**Requirements**
Lay out every line of the entries below as a JSON list of strings, one string per line, leaving out blank lines and the pictures.

**Records for the exercise**
........
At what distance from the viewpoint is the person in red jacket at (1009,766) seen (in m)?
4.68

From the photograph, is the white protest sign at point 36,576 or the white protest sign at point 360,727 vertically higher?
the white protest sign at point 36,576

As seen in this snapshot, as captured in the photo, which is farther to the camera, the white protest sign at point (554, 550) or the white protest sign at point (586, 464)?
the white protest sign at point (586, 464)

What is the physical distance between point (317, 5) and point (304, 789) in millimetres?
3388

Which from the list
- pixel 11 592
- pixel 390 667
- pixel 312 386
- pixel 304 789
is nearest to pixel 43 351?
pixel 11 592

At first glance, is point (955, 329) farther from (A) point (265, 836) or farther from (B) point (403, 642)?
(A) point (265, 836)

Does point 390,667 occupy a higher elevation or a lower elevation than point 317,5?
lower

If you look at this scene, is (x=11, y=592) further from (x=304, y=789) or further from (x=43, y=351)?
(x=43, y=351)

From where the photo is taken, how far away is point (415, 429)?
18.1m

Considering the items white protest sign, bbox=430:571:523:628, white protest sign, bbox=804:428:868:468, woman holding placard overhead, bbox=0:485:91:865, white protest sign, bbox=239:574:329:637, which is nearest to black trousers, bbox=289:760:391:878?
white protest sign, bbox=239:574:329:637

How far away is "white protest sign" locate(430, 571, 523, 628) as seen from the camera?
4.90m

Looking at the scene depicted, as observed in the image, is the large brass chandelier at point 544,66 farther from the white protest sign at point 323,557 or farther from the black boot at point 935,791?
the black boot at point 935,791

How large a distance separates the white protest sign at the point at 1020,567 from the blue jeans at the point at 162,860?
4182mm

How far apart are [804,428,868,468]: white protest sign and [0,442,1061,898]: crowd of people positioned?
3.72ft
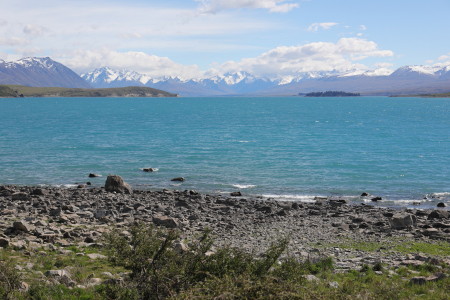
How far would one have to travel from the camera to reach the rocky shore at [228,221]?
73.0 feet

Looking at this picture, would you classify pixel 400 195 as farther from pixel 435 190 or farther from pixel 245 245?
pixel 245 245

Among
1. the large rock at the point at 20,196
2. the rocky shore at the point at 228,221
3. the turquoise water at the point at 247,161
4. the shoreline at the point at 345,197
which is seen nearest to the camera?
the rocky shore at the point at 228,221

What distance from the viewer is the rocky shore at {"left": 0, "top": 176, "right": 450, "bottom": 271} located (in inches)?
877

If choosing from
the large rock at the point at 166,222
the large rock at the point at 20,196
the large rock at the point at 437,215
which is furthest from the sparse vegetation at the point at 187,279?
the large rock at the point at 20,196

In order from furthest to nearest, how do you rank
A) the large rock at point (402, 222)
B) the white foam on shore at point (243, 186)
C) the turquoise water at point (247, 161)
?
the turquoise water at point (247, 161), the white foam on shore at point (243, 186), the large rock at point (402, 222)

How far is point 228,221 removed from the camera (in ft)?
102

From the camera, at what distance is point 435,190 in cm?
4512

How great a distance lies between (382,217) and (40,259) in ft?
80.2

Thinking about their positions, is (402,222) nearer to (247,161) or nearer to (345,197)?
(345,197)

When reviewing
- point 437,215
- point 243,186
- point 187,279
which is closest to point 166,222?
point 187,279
........
**The response**
[
  "At what distance from the viewpoint is the person in red jacket at (1009,766) seen (in m)?",
  "4.68",
  "From the photograph, is the white protest sign at point 36,576 or the white protest sign at point 360,727 vertically higher?",
  "the white protest sign at point 36,576",
  "As seen in this snapshot, as captured in the photo, which is farther to the camera, the white protest sign at point (554, 550) or the white protest sign at point (586, 464)?",
  "the white protest sign at point (586, 464)",
  "What is the physical distance between point (317, 5) and point (304, 789) in millimetres?",
  "3388",
  "Which from the list",
  "- pixel 11 592",
  "- pixel 390 667",
  "- pixel 312 386",
  "- pixel 304 789",
  "is nearest to pixel 43 351?",
  "pixel 11 592",
  "At first glance, is point (955, 329) farther from (A) point (265, 836) or farther from (B) point (403, 642)?",
  "(A) point (265, 836)",
  "Does point 390,667 occupy a higher elevation or a lower elevation than point 317,5?",
  "lower",
  "If you look at this scene, is (x=11, y=592) further from (x=304, y=789) or further from (x=43, y=351)?",
  "(x=43, y=351)",
  "From where the photo is taken, how far away is point (415, 429)?",
  "18.1m",
  "Considering the items white protest sign, bbox=430:571:523:628, white protest sign, bbox=804:428:868:468, woman holding placard overhead, bbox=0:485:91:865, white protest sign, bbox=239:574:329:637, which is nearest to black trousers, bbox=289:760:391:878?",
  "white protest sign, bbox=239:574:329:637",
  "How far away is \"white protest sign\" locate(430, 571, 523, 628) as seen from the camera?",
  "4.90m",
  "Looking at the scene depicted, as observed in the image, is the large brass chandelier at point 544,66 farther from the white protest sign at point 323,557 or farther from the black boot at point 935,791?",
  "the black boot at point 935,791",
  "How large a distance separates the white protest sign at the point at 1020,567 from the blue jeans at the point at 162,860?",
  "4182mm",
  "How far apart are [804,428,868,468]: white protest sign and [0,442,1061,898]: crowd of people positioned?",
  "3.72ft",
  "How far would one have to travel from the camera to reach the rocky shore at [228,221]?",
  "73.0 feet",
  "Looking at this picture, would you classify pixel 400 195 as farther from pixel 435 190 or farther from pixel 245 245?",
  "pixel 245 245",
  "Among",
  "1. the large rock at the point at 20,196",
  "2. the rocky shore at the point at 228,221",
  "3. the turquoise water at the point at 247,161",
  "4. the shoreline at the point at 345,197",
  "which is seen nearest to the camera?",
  "the rocky shore at the point at 228,221",
  "What distance from the viewer is the rocky shore at {\"left\": 0, \"top\": 176, \"right\": 450, \"bottom\": 271} located (in inches)?",
  "877",
  "If choosing from",
  "the large rock at the point at 166,222",
  "the large rock at the point at 20,196",
  "the large rock at the point at 437,215",
  "which is furthest from the sparse vegetation at the point at 187,279?",
  "the large rock at the point at 20,196",
  "In order from furthest to nearest, how do you rank",
  "A) the large rock at point (402, 222)",
  "B) the white foam on shore at point (243, 186)",
  "C) the turquoise water at point (247, 161)",
  "?",
  "the turquoise water at point (247, 161), the white foam on shore at point (243, 186), the large rock at point (402, 222)",
  "How far is point 228,221 removed from the camera (in ft)?",
  "102",
  "From the camera, at what distance is point 435,190 in cm?",
  "4512",
  "How great a distance lies between (382,217) and (40,259) in ft?",
  "80.2",
  "Thinking about their positions, is (402,222) nearer to (247,161) or nearer to (345,197)?",
  "(345,197)",
  "When reviewing",
  "- point 437,215",
  "- point 243,186",
  "- point 187,279",
  "which is closest to point 166,222?",
  "point 187,279"
]